Intermountain Alta View Hospital Opens 56‑Bed Behavioral Health Center with Maternal Mental Health Unit
New 56‑bed behavioral health center at Alta View Hospital includes a six‑bed maternal mental health unit, addressing Utah’s high mental health needs.
People tour the Behavioral Health Center at Intermountain Health Alta View Hospital in Sandy on Thursday, May 21, 2026. The new 56-bed facility includes a walk-in behavioral health access center for those in crisis and a specialized medical withdrawal management program.
TL;DR: Intermountain Health will open a 56‑bed behavioral health center at Alta View Hospital in Sandy, Utah, in June. The facility includes a six‑bed inpatient unit dedicated to maternal mental health for pregnant and postpartum women.
Context
Utah reports that roughly 30% of residents live with a mental health illness, more than one in four. National data show that perinatal mood disorders affect about one in eight women after childbirth. The new center aims to close a gap in acute psychiatric care for Salt Lake County.
Key Facts
The center provides walk‑in crisis treatment and inpatient beds for adults, with pediatric walk‑in care available at Primary Children’s Hospital.
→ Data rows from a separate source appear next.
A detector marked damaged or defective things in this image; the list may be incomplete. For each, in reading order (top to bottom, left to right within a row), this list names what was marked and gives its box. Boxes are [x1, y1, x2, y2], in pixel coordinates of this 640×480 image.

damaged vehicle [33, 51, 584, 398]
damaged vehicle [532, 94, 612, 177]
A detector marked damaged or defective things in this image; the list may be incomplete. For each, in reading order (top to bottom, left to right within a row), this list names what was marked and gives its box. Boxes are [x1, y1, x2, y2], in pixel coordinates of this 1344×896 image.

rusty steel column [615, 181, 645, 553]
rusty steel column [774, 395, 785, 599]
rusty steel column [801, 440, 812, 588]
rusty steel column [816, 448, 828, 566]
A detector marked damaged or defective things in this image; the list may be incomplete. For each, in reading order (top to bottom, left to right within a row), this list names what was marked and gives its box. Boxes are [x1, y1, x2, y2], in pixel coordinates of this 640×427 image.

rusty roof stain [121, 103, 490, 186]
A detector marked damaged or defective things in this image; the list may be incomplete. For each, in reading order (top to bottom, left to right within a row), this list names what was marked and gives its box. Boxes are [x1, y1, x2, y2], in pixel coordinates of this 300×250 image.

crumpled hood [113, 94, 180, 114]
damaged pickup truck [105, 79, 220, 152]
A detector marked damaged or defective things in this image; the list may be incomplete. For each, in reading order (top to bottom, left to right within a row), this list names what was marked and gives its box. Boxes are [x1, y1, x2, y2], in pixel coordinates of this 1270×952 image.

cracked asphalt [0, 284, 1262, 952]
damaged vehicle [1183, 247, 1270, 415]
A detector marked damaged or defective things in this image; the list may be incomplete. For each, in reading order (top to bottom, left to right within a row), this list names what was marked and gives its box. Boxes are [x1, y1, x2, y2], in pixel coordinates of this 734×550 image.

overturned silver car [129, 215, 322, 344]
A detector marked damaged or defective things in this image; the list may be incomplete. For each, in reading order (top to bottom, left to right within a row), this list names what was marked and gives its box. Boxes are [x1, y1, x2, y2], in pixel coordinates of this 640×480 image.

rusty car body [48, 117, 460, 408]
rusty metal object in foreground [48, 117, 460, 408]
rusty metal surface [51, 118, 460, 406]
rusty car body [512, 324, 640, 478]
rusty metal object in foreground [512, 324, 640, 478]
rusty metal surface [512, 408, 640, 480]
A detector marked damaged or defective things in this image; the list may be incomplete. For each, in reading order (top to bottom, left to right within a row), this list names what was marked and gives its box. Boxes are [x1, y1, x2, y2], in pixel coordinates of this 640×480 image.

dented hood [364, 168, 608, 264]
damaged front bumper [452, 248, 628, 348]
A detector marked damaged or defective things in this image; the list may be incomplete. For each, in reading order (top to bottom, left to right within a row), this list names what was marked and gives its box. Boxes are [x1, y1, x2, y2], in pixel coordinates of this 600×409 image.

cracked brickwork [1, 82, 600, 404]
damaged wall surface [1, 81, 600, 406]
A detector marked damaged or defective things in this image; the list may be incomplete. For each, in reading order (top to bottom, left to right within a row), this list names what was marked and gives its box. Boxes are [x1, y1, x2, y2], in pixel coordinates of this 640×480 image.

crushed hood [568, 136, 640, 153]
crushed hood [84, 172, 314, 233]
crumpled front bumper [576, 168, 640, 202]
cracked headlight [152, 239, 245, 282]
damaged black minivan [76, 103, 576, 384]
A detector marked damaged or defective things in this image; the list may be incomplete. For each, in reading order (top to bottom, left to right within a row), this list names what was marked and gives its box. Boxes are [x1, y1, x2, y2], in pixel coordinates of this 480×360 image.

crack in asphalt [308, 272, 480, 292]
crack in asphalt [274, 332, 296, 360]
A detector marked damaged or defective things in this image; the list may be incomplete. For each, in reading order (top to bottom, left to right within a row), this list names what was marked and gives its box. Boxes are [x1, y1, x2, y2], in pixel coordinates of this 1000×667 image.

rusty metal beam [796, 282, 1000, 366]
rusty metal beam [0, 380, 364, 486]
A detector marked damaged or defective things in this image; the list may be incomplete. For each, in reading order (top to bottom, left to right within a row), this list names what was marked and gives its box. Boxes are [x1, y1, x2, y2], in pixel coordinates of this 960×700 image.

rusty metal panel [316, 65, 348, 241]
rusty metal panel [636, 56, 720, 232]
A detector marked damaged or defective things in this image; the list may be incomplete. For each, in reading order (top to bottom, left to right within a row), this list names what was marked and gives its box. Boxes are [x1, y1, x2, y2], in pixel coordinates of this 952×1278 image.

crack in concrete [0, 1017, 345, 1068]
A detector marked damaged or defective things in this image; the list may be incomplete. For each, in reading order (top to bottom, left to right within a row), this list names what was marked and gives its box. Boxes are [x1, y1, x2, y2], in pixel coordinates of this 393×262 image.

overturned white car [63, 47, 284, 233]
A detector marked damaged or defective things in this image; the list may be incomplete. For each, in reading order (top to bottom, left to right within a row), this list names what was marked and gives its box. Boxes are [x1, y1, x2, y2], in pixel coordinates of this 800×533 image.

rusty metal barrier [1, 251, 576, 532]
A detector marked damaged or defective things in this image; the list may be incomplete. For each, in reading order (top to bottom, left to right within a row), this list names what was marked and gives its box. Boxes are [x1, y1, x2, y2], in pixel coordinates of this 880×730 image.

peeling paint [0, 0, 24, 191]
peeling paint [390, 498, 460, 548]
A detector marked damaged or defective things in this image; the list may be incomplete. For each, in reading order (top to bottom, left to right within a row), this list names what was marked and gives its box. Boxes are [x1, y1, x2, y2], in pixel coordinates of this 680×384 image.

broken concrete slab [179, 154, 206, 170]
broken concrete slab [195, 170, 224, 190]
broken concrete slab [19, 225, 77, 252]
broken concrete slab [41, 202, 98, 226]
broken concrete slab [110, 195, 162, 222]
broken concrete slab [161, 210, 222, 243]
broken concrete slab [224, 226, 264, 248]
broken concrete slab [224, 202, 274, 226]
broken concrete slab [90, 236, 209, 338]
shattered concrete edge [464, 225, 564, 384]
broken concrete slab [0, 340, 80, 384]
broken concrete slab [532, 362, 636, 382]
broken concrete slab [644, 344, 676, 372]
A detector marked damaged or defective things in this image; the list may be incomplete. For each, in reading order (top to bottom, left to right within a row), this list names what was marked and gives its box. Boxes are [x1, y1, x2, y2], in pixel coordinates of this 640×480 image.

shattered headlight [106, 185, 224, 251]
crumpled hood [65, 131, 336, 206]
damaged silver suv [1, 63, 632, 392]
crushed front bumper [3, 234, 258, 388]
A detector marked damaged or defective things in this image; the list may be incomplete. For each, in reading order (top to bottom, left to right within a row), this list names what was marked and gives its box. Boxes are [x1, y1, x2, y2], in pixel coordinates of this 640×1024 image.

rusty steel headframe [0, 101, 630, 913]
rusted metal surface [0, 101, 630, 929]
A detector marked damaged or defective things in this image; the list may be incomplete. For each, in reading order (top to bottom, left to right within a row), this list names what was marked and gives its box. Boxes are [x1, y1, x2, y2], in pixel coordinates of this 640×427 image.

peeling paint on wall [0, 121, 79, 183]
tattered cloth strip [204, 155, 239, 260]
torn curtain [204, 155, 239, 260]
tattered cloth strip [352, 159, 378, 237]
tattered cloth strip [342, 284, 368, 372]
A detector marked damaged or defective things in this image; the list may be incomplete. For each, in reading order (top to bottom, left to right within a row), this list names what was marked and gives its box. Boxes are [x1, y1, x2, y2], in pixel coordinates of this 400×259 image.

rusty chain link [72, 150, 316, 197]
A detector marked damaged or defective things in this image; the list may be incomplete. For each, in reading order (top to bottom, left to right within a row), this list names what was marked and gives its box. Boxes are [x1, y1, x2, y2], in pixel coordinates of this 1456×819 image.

Its maternal mental health unit offers six inpatient beds where mothers can receive care while babies visit for bonding. A 2020 meta‑analysis of 295 studies encompassing over 99,000 women found a global postpartum depression prevalence of 13%, indicating a strong correlation between childbirth and depressive symptoms, though causation involves hormonal, psychosocial, and environmental factors.
What It Means
Specialized inpatient care for perinatal mental health can reduce symptom severity and improve mother‑infant attachment, according to cohort studies showing better outcomes when treatment begins within weeks of onset. For Utah residents, the center offers a direct alternative to emergency department waits, potentially lowering crisis‑related hospitalizations. Practical takeaways include encouraging prenatal screening and promoting awareness that help is available locally.
Watch next: utilization rates of the new beds, changes in emergency department wait times for psychiatric crises, and any expansion of maternal mental health services across the Intermountain system.